TASK SET |
**A)** Reproduce part of the Sales Mode post verbatim, beginning at the words "When I have" and stopping after "always ways to make it better.".
**B)** According to the Sales Mode post, in what year was item #1 on the list written?

PASSAGE |
▬▬▬▬▬▬

Sales Mode
Happy Friday!
Quick business update:
We officially attached a cool producer to my HALF-LIGHT feature spec. We’re putting together a list of directors to go out to next.
My if/come deal with the studio for a new sci-fi thriller series should be closing soon.
I turned in a concept doc for a potential OWA job on the feature side.
I have a feature pitch that we’re hoping to get on the books with a studio soon, a direct result of my interest in putting a modern spin on public domain characters.
I had a staffing meeting for a great show.
When I look back I’m proud of my output since the beginning of the year but It’s been a ton of unpaid work to (hopefully) get paid work. The idea that a lot of it may never see the light of day is discouraging. But, that is the job.
They’re just ideas.
I’ll make more of them.
The downside of the past few months is that there hasn’t been a lot of time to work on original stuff. Item #1 on that list was written in 2021, items 2-5 are based on other people’s material.
When I have a few hours to spare I work on the novel but it’s hard to get any momentum. I have just enough time to look at it and go, “Well, this is terrible,” and think about ways to make it better.
There are always ways to make it better.

▬▬▬▬▬▬

DATA |
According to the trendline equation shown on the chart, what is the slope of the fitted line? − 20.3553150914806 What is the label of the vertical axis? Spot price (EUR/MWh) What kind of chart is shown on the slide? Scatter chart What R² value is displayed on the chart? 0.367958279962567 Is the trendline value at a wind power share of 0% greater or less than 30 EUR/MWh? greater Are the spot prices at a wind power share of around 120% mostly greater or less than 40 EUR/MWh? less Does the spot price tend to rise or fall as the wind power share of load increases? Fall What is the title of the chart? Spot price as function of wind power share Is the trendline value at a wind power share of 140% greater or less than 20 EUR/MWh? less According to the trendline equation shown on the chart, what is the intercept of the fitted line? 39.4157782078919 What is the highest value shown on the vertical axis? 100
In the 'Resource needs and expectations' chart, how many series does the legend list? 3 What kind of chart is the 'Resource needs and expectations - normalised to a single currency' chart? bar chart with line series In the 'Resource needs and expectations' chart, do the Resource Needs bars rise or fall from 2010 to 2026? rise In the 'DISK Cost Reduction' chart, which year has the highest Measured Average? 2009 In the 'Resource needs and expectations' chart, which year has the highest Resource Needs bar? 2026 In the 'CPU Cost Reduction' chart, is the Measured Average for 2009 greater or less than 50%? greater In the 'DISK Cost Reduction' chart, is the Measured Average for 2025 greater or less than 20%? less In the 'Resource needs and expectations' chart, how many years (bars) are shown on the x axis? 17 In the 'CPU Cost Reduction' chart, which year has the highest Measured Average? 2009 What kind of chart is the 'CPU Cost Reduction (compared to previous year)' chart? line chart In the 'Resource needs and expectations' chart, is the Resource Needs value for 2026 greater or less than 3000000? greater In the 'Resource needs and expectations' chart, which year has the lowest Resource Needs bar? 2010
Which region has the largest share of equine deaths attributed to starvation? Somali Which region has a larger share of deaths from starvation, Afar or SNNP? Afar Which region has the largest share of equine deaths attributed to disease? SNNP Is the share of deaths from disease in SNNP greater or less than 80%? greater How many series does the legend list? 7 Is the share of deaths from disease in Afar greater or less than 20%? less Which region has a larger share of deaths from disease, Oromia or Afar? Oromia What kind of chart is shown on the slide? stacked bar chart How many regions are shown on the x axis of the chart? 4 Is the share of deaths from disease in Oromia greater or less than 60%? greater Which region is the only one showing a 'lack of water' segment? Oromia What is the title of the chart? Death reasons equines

▬▬▬▬▬▬

LIST OF ANSWERS |
**A)**
When I have a few hours to spare I work on the novel but it’s hard to get any momentum. I have just enough time to look at it and go, “Well, this is terrible,” and think about ways to make it better.
There are always ways to make it better.

**B)** 2021